Homem de esquerda, com uma vasta bagagem sobre justiça social, sempre colocou essas questões em suas crônicas, sempre teve um olhar crítico e ao mesmo tempo sensível sobre as desigualdades, sempre soube dar voz e visibilidade à população mais pobre da capital paraibana.
Enfrentou dificuldades, superou todas elas. No final de 1963, foi acometido por uma grave tuberculose e passou meses internado no Hospital Clementino Fraga. Conheceu enfermos, pobres, loucos, presidiários no local. Ficou amigo de todos, sem distinção. E foi de dentro do hospital que soube do golpe militar que eclodia em 1º de abril de 1964.
Chegou a entrar na lista de procurados pelo regime, mas foi salvo por José Américo de Almeida, que interviu em favor dele pelo respeito que o ex-governador tinha com a potência literária de Gonzaga.
Ao deixar o hospital, continuou escrevendo, inclusive sobre temas sensíveis à ditadura. Ao relembrar daquelas épocas, solta uma risada sarcástica e diz não ter medo da censura.
A gente dribla a censura.

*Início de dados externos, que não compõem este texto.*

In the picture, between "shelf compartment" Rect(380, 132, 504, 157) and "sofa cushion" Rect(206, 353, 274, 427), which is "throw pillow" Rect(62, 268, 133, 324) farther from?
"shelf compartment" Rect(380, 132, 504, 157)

O censor é sempre mais burro do que nós
As crônicas iam se acumulando, os livros sendo publicados, a fama de cronista maior da cidade se consolidando. Na redemocratização, já na década de 1990, conquistou reconhecimentos diversos. Com 60 anos de idade, três décadas atrás, foi eleito imortal da Academia Paraibana de Letras em agosto de 1993. Seis anos depois, em 1999, era agraciado com o título de doutor honoris causa pela Universidade Federal da Paraíba. Já mais recentemente, em 2013, foi agraciado com o título de cidadão pessoense. Uma mera formalidade, claro, visto há muito ele já se sentir parte daquela terra.
É muito pela sua formação de esquerda, inclusive, que Gonzaga tem no Ponto de Cem Réis o mais impactante espaço urbano de João Pessoa, justamente pelo seu caráter democrático. Praça encravada no centro da cidade, que reúne no mesmo entorno ricos e pobres a debater as mesmas questões.
É fato que essas características de certa forma permanecem até hoje, mas é igualmente verdade que isso já foi mais potente no passado. E essa é uma questão que não deixa de atormentar um homem de 90 anos. O fato de, aos poucos, perceber as mudanças, a chegada de novos tempos que já não combinam tanto com suas próprias lembranças e preferências, a ausência de outros companheiros de geração.
O Café Alvear, por exemplo, “um dos maiores parlatórios de João Pessoa”, que tanto ele frequentou quando mais jovem, há tempos já não existe mais. Como esse, outros tantos espaços já não existe mais. E mesmo o Parque Solon de Lucena, que ele identifica como um dos mais belos parques urbanos do mundo, já passou por inúmeras modificações ao longo das décadas.
A desvantagem de se viver muito é que você vai perdendo as suas referências
Ele fala de características de tempos idos da cidade, mas principalmente dos amigos, que foram morrendo ao longo do tempo e foram lhe deixando só. “Você não imagina a falta dos amigos”, complementa.
É óbvio que ele ainda tem uma família grande que lhe cerca, mas não é bem disso do que ele fala. Ele fala justamente daquele passado em que ele foi tão feliz, tão presente no cotidiano da cidade sobre a qual escolheu viver, escolheu escrever.
“Eu não tenho mais com quem conversar as coisas de minha época. São três ou quatro sobreviventes, todos com dificuldades de se encontrar”, lamenta por fim.